J'en accrocherai bien un, dans le palais des glaces, un bleu et blanc aux fils givrés. La toile aurait le motif d'un flocon.
Je me relève maintenant, il faut marcher, il faut sortir. Avant cela j'ouvre l'armoire, je prends un pull, j'ai tellement froid. Je le passe sur mes épaules, c'est agréable. Ce n'est peut-être qu'une impression, comment aurais-je pu le porter, je ne suis même pas réelle. Je le garde tout de même, je ferme la porte ensuite, doucement. Très doucement. Il ne faut pas faire de bruit, j'ai beau garder le silence, j'ai peur d'être entendue. Et qu'est-ce que ça changerait? Il n'y a personne.
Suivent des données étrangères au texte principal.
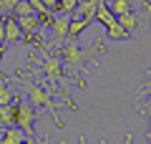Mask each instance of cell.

Je descend les escaliers, les marches craquaient, elles ne craquent plus, je suis devenue légère, trop légère. Je suis une plume, encore et toujours, je ne marche plus, je flotte. Je me laisse descendre. Au passage j'effleure les murs, mes doigts touchent les cadres, il y a des photos de moi. Mais je les connais par coeur. Rien de nouveau, Sun petite, les cheveux ébouriffés, sur une balançoire rouillée. Sun à 13 ans, avec un jean trop grand pour elle, qui refuse d'être photographiée, qui se cache. Les mains devant les yeux, comme si elle pouvait disparaître. C'est idiot, c'est enfantin... Je n'ai jamais grandi.
Je suis en bas des escaliers, il y a la cuisine à gauche, rien d'intéressant. Juste les quelques effluves d'épices, une ou deux miètes de pain sur le comptoir, rien de mémorable. Je la connais peu cette pièce, je n'y allais jamais. Je restais dans ma chambre, cloîtrée, prisonnière consentante, je m'allongeais et je voyais le temps qui passe. Toutes ces années... Je n'en ai rien fait. Des heures entières, gaspillées. Une vie d'inertie.
La chambre de ma mère, j'y suis déjà allée, j'avais tiré les rideaux, laissé entrer la lumière. La porte est entrouverte, je m'approche à pas de loup, mes pieds nus doivent être sales, si sales... Je touche le mur du bout des doigts, une petite pression, m'assurer que ce n'est pas un rêve. La pièce est lumineuse, trop, c'en est aveuglant. Je suis heureuse qu'elle n'ait pas refermé les rideaux. C'est mieux comme cela. Il y a quelque chose dans un cadre, à côté du lit. Je m'approche, c'est un portrait de moi, je ne comprends pas. Il n'y était pas avant. Est-ce qu'elle l'aurait mis lorsque...
J'entends des pas. C'est ténu, c'est furtif, oui mais ça approche. Je me retourne, je suis face à elle. Elle me regarde, mais je suis juste devant, j'ignore si elle peut me voir. Je m'approche. Non, elle ne me voit pas, ses yeux dévient, ils me traversent. Elle semble épuisée. Son teint est pâle, ses joues creusées, je la contemple avec tristesse. Elle est laide, affaiblie. Ce n'est plus la femme que j'ai connue. Ce n'est plus ma mère.
Je pose ma main sur sa joue, délicatement. Mes doigts caressent ses paupières, jouent avec ses cils, épousent le creux de ses cernes. Elle ne me sent même pas. Je m'écarte pour la laisser passer, fantôme clair apparu en plein jour, elle entre dans sa chambre, ferme la porte. Elle pleure, et moi aussi je crois. Et c'est comme si un orage éclatait au-dehors, et toutes les larmes du monde viennent se jeter dans son torrent. Et quand je ferme les yeux, très fort, pour repartir, je sens la pluie ruisseler sur mon visage. Et j'entrouvre les lèvres, et je veux la goûter, et lorsqu'elle tombe, elle est salée. Et au loin dans la ville, le tonnerre gronde.